Van onze correspondent
Den Haag - Bij de herdenking van het slavernijverleden in Den Haag, donderdag, richtte minister Franc Weerwind voor Rechtsbescherming zijn aandacht op de positie van de zwarte vrouw tijdens de slavernij. Hij verwees naar vier bekende vrouwelijks strijders tegen de slavernij. Het lied ‘Four Women’ van Nina Simone gaat over vier vrouwen die als stereotypen worden beschreven, maar alle vier zijn ‘getekend en geketend’ door de slavernij. Daarom noemde Weerwind ook vier vrouwen die nu erkend worden als strijders tegen de Nederlandse slavernij.

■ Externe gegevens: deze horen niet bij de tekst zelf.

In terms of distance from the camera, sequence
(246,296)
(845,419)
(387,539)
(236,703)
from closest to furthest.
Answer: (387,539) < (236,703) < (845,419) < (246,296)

,,Ik noem Virginia Dementricia, een Arubaanse vrouw die keer op keer in opstand kwam tegen haar eigenaar, net zo lang tot deze haar niet meer wilde hebben en zij werd verkocht.” Het mocht overigens niet echt baten, want ze werd pas echt vrij bij de afschaffing van de slavernij.
,,Ik noem One-Tété Lohkay, een tot slaaf gemaakte vrouw op Sint Maarten. Ook zij ondernam talloze ontsnappingspogingen, tot bij haar uit straf een borst werd geamputeerd. Vandaar ook haar naam: one-tete.”
,,Ik noem Virginie van Gameren, die als tot slaaf gemaakte haar eigenaar vergezelde in Nederland. Toen zij terugkeerde werd zij wederom te werk gesteld op Curaçao, iets wat zelfs in die tijd volgens de wet niet mocht. Zij vocht deze beslissing aan, met succes.” Zij koos als een van de eersten haar eigen achternaam. Haar verhaal heeft een plek gekregen in een tentoonstelling in het Haags Historisch Museum.
,,En tot slot noem ik Ma Pensa, de vrouw die ontsnapte uit haar gevangenschap in Suriname. Zij had rijstkorrels gevlochten in haar haar, zodat zij deze later, na haar vlucht, weer kon planten en laten ontkiemen.” Alle vier de vrouwen verdienen ons respect, aldus Weerwind. De minister eerde ook zijn eigen moeder, partner van een man met een slavenachtergond, omdat zij hem altijd heeft geleerd op te komen voor verdraagzaamheid en respect.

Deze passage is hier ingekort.